PageRank is a link analysis algorithm and it assigns a numerical weighting to each element of a hyperlinked set of documents, such as the World Wide Web, with the purpose of “measuring” its relative importance within the set. The algorithm may be applied to any collection of entities with reciprocal quotations and references.

The numerical weight that it assigns to any given element E is referred to as the PageRank of E.

A PageRank results from a mathematical algorithm based on the webgraph, created by all World Wide Web pages as nodes and hyperlinks as edges, taking into consideration authority hubs such as cnn.com or usa.gov. The rank value indicates an importance of a particular page.

A hyperlink to a page counts as a vote of support. The PageRank of a page is defined recursively and depends on the number and PageRank metric of all pages that link to it (“incoming links”). A page that is linked to by many pages with high PageRank receives a high rank itself.

Numerous academic papers concerning PageRank have been published since Page and Brin’s original paper. In practice, the PageRank concept may be vulnerable to manipulation.

Research has been conducted into identifying falsely influenced PageRank rankings. The goal is to find an effective means of ignoring links from documents with falsely influenced PageRank.

Other link-based ranking algorithms for Web pages include the HITS algorithm invented by Jon Kleinberg (used by Teoma and now Ask.com),the IBM CLEVER project, the TrustRank algorithm and the Hummingbird algorithm.

History

The eigenvalue problem was suggested in 1976 by Gabriel Pinski and Francis Narin, who worked on scientometrics ranking scientific journals, in 1977 by Thomas Saaty in his concept of Analytic Hierarchy Process which weighted alternative choices, and in 1995 by Bradley Love and Steven Sloman as a cognitive model for concepts, the centrality algorithm.

Larry Page and Sergey Brin developed PageRank at Stanford University in 1996 as part of a research project about a new kind of search engine.

Sergey Brin had the idea that information on the web could be ordered in a hierarchy by “link popularity”: a page ranks higher as there are more links to it.
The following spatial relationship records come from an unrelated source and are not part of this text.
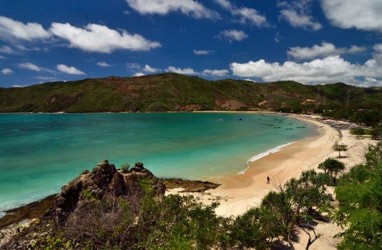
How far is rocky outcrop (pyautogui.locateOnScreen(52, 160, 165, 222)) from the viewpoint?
2025cm

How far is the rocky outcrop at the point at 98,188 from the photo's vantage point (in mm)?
20250

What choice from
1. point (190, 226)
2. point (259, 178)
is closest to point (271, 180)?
point (259, 178)

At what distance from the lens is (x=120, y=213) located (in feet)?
44.5

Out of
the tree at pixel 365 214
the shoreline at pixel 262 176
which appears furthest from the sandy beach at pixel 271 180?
the tree at pixel 365 214

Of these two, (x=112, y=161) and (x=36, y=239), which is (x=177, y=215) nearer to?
(x=36, y=239)

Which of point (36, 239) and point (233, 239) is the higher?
point (36, 239)

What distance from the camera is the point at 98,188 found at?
21.7 m

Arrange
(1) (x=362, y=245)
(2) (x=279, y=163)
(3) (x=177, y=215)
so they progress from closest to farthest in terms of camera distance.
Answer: (1) (x=362, y=245) < (3) (x=177, y=215) < (2) (x=279, y=163)

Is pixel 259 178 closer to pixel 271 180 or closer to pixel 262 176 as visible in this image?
pixel 262 176

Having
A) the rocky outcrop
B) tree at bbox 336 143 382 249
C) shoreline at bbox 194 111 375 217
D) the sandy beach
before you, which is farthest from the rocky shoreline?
tree at bbox 336 143 382 249

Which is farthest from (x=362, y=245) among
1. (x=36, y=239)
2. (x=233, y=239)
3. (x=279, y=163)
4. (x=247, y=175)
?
(x=279, y=163)

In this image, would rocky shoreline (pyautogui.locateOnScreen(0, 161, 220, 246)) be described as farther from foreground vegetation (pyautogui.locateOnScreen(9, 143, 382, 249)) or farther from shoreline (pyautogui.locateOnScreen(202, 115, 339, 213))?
shoreline (pyautogui.locateOnScreen(202, 115, 339, 213))

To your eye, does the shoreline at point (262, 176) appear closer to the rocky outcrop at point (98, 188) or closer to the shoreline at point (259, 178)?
the shoreline at point (259, 178)

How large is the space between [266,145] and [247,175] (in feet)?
94.3
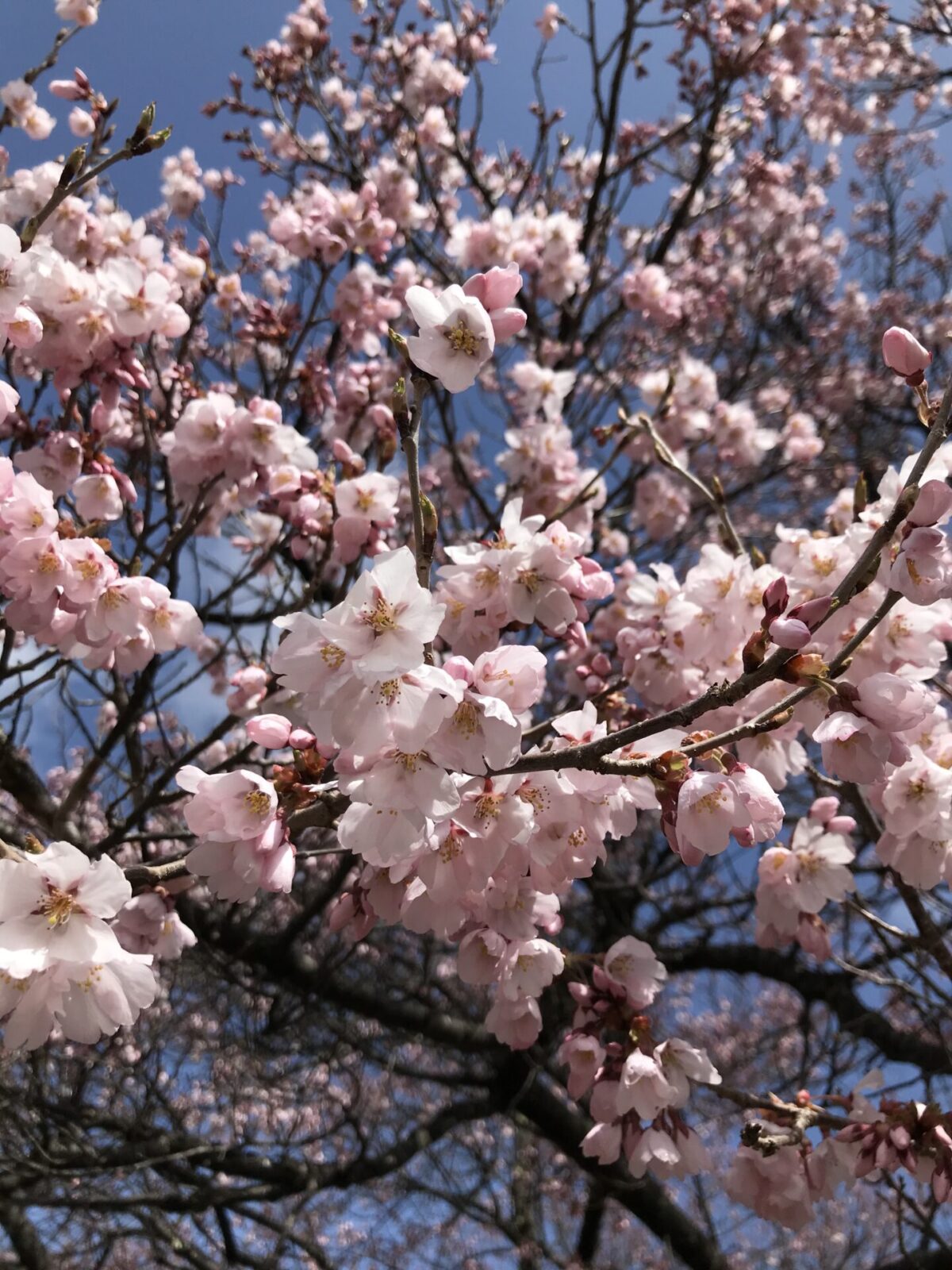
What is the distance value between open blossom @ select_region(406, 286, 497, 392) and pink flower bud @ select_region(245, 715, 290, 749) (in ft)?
2.19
Rajeev Motwani and Terry Winograd co-authored with Page and Brin the first paper about the project, describing PageRank and the initial prototype of the Google search engine, published in 1998.

Shortly after, Page and Brin founded Google Inc., the company behind the Google search engine.

While just one of many factors that determine the ranking of Google search results, PageRank continues to provide the basis for all of Google’s web-search tools.

The name “PageRank” plays off of the name of developer Larry Page, as well as of the concept of a web page.

The word is a trademark of Google, and the PageRank process has been patented (U.S. Patent 6,285,999). However, the patent is assigned to Stanford University and not to Google. Google has exclusive license rights on the patent from Stanford University. The university received 1.8 million shares of Google in exchange for use of the patent; it sold the shares in 2005 for $336 million.

PageRank was influenced by citation analysis, early developed by Eugene Garfield in the 1950s at the University of Pennsylvania, and by Hyper Search, developed by Massimo Marchiori at the University of Padua.

In the same year PageRank was introduced (1998), Jon Kleinberg published his work on HITS. Google’s founders cite Garfield, Marchiori, and Kleinberg in their original papers.

A small search-engine called “RankDex” from IDD Information Services, designed by Robin Li, was, from 1996, already exploring a similar strategy for site-scoring and page-ranking.

Li patented the technology in RankDex in 1999 and used it later when he founded Baidu in China in 2000.